Find each line below containing the word "Dremomys" and copy it.

Saved data entries
________________________________________
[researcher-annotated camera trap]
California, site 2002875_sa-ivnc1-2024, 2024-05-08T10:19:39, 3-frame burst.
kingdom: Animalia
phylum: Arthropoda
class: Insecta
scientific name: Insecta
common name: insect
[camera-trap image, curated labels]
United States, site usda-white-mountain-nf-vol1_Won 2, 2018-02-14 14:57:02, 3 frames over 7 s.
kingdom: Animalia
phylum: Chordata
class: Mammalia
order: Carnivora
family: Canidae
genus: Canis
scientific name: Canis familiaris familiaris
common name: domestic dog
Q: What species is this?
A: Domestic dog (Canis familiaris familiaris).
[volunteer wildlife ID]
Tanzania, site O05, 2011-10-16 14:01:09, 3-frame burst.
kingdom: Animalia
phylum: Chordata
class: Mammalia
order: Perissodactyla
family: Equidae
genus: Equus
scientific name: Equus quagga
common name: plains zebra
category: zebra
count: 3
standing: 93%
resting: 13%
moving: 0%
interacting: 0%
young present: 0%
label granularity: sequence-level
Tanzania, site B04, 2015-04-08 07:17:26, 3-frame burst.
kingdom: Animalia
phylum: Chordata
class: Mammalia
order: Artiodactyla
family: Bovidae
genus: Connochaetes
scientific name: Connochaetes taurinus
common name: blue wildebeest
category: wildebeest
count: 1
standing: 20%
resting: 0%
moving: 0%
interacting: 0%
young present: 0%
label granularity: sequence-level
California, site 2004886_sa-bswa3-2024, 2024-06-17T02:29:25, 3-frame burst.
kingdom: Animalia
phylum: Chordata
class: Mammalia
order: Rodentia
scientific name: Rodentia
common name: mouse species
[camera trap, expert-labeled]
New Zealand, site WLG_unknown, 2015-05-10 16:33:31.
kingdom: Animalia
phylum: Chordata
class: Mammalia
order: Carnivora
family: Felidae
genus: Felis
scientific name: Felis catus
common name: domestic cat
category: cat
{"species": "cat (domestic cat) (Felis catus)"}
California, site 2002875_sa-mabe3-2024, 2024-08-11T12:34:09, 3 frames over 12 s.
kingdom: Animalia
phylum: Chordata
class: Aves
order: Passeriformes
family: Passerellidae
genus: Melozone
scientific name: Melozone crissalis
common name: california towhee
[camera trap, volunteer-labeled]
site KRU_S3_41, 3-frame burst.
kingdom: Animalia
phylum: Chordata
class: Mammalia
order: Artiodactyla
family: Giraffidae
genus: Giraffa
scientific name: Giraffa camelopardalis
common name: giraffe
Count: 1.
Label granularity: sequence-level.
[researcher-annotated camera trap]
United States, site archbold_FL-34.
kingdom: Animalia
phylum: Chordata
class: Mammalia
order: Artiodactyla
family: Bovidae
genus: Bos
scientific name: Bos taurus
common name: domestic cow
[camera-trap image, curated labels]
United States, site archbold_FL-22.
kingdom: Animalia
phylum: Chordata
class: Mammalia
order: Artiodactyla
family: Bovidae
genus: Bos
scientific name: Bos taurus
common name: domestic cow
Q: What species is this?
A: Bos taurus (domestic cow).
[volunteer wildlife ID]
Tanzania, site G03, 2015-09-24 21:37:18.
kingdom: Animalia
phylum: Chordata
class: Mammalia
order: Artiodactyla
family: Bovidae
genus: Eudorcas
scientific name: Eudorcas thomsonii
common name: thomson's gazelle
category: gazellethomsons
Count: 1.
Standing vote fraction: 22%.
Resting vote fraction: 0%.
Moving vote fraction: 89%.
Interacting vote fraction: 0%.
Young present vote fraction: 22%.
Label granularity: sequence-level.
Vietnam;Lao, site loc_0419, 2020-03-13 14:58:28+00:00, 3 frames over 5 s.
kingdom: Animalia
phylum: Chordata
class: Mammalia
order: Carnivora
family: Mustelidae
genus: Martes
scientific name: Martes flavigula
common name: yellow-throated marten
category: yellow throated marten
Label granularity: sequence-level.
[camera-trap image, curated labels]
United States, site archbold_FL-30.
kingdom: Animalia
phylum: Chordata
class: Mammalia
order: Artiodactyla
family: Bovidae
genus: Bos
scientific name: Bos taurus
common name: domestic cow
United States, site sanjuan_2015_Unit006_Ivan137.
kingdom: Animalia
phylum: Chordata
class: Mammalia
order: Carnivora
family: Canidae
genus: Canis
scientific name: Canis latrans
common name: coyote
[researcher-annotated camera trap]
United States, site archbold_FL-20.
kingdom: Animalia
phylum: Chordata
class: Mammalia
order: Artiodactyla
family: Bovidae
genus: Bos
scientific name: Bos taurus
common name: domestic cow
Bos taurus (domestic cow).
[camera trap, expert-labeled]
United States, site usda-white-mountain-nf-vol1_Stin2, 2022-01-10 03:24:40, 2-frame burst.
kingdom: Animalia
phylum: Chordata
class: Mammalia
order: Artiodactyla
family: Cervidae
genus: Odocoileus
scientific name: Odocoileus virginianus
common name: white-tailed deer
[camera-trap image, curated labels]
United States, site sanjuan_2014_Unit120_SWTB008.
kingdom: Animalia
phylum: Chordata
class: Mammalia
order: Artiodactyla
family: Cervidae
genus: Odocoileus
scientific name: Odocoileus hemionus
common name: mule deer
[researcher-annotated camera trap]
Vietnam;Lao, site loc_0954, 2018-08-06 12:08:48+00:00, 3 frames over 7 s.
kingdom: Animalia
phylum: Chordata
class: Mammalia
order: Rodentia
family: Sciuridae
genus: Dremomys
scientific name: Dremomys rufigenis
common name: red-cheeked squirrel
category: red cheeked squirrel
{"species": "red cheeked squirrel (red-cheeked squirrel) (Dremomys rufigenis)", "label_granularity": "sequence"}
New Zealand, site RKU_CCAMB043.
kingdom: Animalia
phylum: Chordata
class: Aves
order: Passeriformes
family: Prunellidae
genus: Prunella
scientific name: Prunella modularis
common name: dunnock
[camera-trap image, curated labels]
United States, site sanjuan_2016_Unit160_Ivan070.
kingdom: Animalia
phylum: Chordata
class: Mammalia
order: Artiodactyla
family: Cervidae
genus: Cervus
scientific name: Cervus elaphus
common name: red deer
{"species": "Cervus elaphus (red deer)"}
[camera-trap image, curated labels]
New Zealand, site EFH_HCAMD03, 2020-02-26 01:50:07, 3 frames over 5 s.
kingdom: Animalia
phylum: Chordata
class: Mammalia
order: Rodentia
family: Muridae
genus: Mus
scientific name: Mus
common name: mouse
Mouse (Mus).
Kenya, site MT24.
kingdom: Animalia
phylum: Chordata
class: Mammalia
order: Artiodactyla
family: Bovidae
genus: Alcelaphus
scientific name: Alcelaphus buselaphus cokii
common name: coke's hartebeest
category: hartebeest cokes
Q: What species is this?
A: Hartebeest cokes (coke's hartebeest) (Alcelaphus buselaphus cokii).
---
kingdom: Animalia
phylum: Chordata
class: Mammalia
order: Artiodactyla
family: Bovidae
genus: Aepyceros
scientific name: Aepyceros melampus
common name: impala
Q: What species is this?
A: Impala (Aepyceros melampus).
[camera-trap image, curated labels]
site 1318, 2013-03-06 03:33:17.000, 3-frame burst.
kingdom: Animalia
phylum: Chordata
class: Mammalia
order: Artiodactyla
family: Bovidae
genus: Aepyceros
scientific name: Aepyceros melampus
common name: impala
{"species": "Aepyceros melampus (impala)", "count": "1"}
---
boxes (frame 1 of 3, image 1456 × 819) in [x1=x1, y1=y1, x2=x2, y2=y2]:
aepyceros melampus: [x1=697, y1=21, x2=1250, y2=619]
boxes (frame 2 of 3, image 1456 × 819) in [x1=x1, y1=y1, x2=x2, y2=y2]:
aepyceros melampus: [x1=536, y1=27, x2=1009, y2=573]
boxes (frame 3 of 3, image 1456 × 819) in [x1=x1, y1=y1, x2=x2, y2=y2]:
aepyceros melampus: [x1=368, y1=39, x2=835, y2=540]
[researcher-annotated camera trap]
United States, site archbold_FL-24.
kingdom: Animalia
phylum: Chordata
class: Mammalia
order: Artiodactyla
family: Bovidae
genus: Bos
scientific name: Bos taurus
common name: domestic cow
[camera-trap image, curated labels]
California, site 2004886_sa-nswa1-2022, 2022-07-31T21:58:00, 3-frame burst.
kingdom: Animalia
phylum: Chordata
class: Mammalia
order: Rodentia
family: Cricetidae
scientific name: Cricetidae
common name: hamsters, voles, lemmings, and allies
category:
________________________________________
[EXERCISE SOLUTION]
genus: Dremomys
scientific name: Dremomys rufigenis
{"species": "red cheeked squirrel (red-cheeked squirrel) (Dremomys rufigenis)", "label_granularity": "sequence"}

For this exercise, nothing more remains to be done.